> **Dataset entries**
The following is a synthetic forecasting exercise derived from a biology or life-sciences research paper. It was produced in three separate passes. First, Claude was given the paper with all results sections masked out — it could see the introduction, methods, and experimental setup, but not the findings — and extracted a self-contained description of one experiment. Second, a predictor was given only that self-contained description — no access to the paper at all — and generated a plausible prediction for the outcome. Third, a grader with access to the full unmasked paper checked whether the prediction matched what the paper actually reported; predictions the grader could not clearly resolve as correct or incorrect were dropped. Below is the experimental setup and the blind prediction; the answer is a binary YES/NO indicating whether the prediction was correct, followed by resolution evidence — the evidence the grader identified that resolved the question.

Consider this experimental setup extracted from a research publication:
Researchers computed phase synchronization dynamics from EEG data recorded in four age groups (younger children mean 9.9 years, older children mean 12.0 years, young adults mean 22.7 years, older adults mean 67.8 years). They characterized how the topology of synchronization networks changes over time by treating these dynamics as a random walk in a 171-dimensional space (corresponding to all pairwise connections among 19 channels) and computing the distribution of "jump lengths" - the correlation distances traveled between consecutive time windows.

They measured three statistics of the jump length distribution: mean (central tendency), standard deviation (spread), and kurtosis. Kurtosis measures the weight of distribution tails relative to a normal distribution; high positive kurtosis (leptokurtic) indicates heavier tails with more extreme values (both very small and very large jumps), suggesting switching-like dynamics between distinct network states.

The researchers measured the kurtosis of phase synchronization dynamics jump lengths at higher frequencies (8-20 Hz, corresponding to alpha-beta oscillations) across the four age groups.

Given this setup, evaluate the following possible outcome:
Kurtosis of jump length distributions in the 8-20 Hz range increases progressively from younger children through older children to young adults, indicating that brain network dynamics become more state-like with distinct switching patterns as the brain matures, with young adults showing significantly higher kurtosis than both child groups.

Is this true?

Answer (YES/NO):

> **THE PROBLEM**
Your answer must be an exact transcription of every record above.

> **RESPONSE BELOW**
The following is a synthetic forecasting exercise derived from a biology or life-sciences research paper. It was produced in three separate passes. First, Claude was given the paper with all results sections masked out — it could see the introduction, methods, and experimental setup, but not the findings — and extracted a self-contained description of one experiment. Second, a predictor was given only that self-contained description — no access to the paper at all — and generated a plausible prediction for the outcome. Third, a grader with access to the full unmasked paper checked whether the prediction matched what the paper actually reported; predictions the grader could not clearly resolve as correct or incorrect were dropped. Below is the experimental setup and the blind prediction; the answer is a binary YES/NO indicating whether the prediction was correct, followed by resolution evidence — the evidence the grader identified that resolved the question.

Consider this experimental setup extracted from a research publication:
Researchers computed phase synchronization dynamics from EEG data recorded in four age groups (younger children mean 9.9 years, older children mean 12.0 years, young adults mean 22.7 years, older adults mean 67.8 years). They characterized how the topology of synchronization networks changes over time by treating these dynamics as a random walk in a 171-dimensional space (corresponding to all pairwise connections among 19 channels) and computing the distribution of "jump lengths" - the correlation distances traveled between consecutive time windows.

They measured three statistics of the jump length distribution: mean (central tendency), standard deviation (spread), and kurtosis. Kurtosis measures the weight of distribution tails relative to a normal distribution; high positive kurtosis (leptokurtic) indicates heavier tails with more extreme values (both very small and very large jumps), suggesting switching-like dynamics between distinct network states.

The researchers measured the kurtosis of phase synchronization dynamics jump lengths at higher frequencies (8-20 Hz, corresponding to alpha-beta oscillations) across the four age groups.

Given this setup, evaluate the following possible outcome:
Kurtosis of jump length distributions in the 8-20 Hz range increases progressively from younger children through older children to young adults, indicating that brain network dynamics become more state-like with distinct switching patterns as the brain matures, with young adults showing significantly higher kurtosis than both child groups.

Is this true?

Answer (YES/NO):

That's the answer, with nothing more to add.